Entries drawn from a collection:
[start]
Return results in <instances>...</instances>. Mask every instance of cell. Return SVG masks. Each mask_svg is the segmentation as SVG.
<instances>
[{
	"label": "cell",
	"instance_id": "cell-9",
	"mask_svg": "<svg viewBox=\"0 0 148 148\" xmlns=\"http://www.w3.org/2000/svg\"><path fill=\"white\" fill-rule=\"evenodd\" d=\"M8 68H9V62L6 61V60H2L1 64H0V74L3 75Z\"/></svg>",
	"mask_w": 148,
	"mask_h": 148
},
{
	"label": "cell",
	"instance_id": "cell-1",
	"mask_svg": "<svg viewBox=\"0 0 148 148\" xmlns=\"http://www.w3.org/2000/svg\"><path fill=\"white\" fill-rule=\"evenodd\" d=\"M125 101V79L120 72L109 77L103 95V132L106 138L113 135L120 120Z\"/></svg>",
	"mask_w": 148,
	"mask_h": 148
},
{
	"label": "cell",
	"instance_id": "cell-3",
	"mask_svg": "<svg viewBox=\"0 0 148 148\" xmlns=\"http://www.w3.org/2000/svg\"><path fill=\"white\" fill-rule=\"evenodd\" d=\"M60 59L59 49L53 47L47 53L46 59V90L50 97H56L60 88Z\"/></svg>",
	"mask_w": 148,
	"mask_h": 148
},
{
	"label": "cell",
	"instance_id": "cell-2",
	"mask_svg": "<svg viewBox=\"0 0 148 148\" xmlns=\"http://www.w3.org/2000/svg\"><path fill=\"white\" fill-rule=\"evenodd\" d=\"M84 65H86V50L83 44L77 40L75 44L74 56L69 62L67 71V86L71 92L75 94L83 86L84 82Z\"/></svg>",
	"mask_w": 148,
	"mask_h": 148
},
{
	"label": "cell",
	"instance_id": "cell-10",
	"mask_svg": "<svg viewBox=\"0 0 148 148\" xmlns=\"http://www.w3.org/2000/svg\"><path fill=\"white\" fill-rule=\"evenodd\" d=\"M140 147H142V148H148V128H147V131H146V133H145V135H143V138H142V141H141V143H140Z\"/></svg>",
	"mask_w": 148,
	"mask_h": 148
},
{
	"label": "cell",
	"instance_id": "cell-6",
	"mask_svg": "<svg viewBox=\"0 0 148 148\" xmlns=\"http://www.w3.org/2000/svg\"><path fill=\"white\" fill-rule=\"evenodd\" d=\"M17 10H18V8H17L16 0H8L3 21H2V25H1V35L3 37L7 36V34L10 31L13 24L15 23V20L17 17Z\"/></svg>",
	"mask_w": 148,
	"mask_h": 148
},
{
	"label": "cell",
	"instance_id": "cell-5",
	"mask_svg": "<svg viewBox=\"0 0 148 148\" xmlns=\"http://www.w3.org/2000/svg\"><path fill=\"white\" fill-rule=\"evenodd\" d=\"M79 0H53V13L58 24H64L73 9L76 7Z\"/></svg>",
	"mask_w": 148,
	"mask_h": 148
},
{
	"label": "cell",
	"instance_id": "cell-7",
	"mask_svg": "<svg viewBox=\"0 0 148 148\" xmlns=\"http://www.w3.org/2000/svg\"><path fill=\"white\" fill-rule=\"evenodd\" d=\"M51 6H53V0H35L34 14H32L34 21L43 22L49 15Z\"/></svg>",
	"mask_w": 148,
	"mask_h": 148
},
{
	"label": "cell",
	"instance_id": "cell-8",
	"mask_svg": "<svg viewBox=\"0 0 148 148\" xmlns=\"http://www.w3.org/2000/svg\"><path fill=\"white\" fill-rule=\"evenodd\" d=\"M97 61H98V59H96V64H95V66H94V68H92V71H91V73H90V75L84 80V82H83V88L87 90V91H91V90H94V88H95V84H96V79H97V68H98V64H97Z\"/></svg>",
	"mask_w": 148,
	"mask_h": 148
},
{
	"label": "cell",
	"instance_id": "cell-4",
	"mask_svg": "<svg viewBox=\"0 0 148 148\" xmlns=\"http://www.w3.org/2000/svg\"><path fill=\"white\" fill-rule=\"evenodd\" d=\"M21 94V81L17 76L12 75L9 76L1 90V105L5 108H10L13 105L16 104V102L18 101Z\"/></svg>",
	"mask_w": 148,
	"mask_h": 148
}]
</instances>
[end]
Your instructions:
Pick out every line of the items above that contains the string "instances". Copy each such line in full, matching case exactly.

Task solution:
Return results in <instances>...</instances>. Mask every instance of cell. Return SVG masks. Each mask_svg is the segmentation as SVG.
<instances>
</instances>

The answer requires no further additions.